The The “I-Worm.Japanize” (or W32/[email protected]) worm has earned itself a “Medium On-Watch” designation due to the numerous reports of infections and the virus’ potential to spread itself quickly to other users.
“Technically, this is not an infection since there is no payload,” says McAfee.com
and AVERT virus researcher April Goostree. “There was no Trojan horse or back door program included with it. This could have been a lot worse, but we released extra DATs at midnight last night, which protected our customers this morning. It was amazing how hard it hit Japan.
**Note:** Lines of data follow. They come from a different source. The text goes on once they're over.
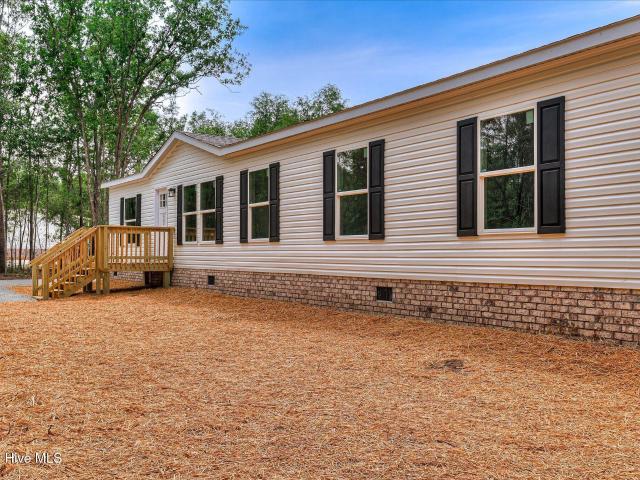 House for sale in Hephzibah, Georgia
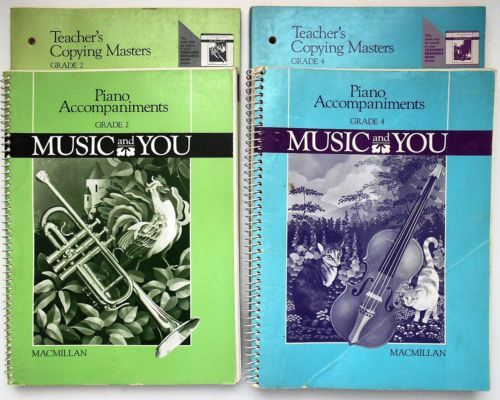 Children's Piano Score Beginner Sheet Music & Song Books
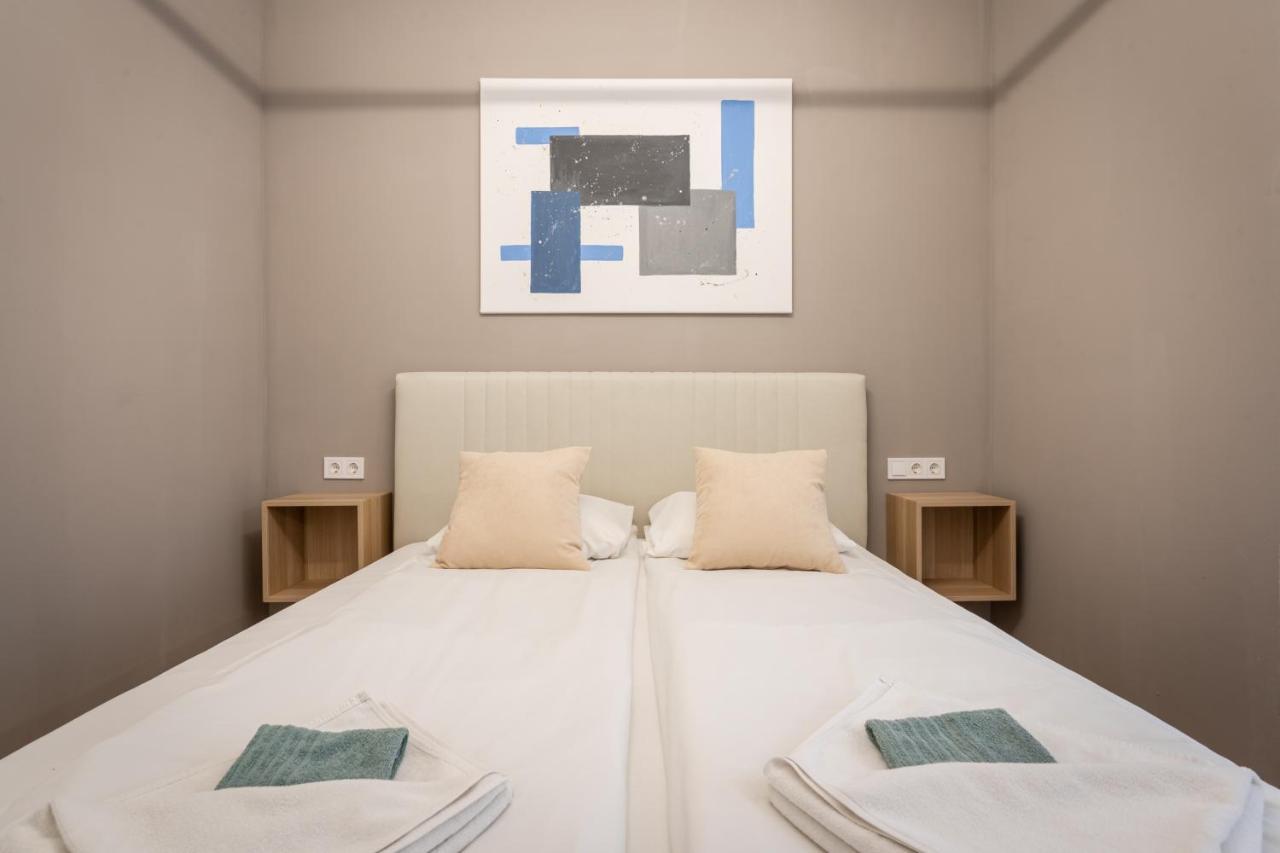 N36- Boutique Apartments, Best Location, By Bqa บูดาเปสต์ ภายนอก รูปภาพ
According to early statistics, the worm covered a fairly large percentage of the country’s computers in a short amount of time. One ISP reportedly found 3,500 copies of the worm in its servers within a 24-hour period. McAfee.com says it is monitoring the situation as it progresses.
“Even though this worm had a .EXE attachment, which traditionally we have warned people about, people were opening it because it promised a security upgrade,” says Goostree.
The worm arrives in an e-mail message containing the Subject line: “Important” or for addresses ending in .jp there is one of 16 Japanese randomly chosen language subjects. The attachment reads as: Patch.exe
The mass-mailing virus sends itself to all users found in the Windows Address book using SMTP.
The threat is detected as a ‘New Worm’ when scanning with the 4140 DATs (or newer) with Program Heuristics enabled.
As for the lack of a dangerous payload, experts doubt this is a case of script kiddies.
“We may never know,” says Goostree. “This may be an overzealous hacker that released the virus before thinking it through. But this does serve as a warning for future attacks to not open an unknown file without checking the source first.”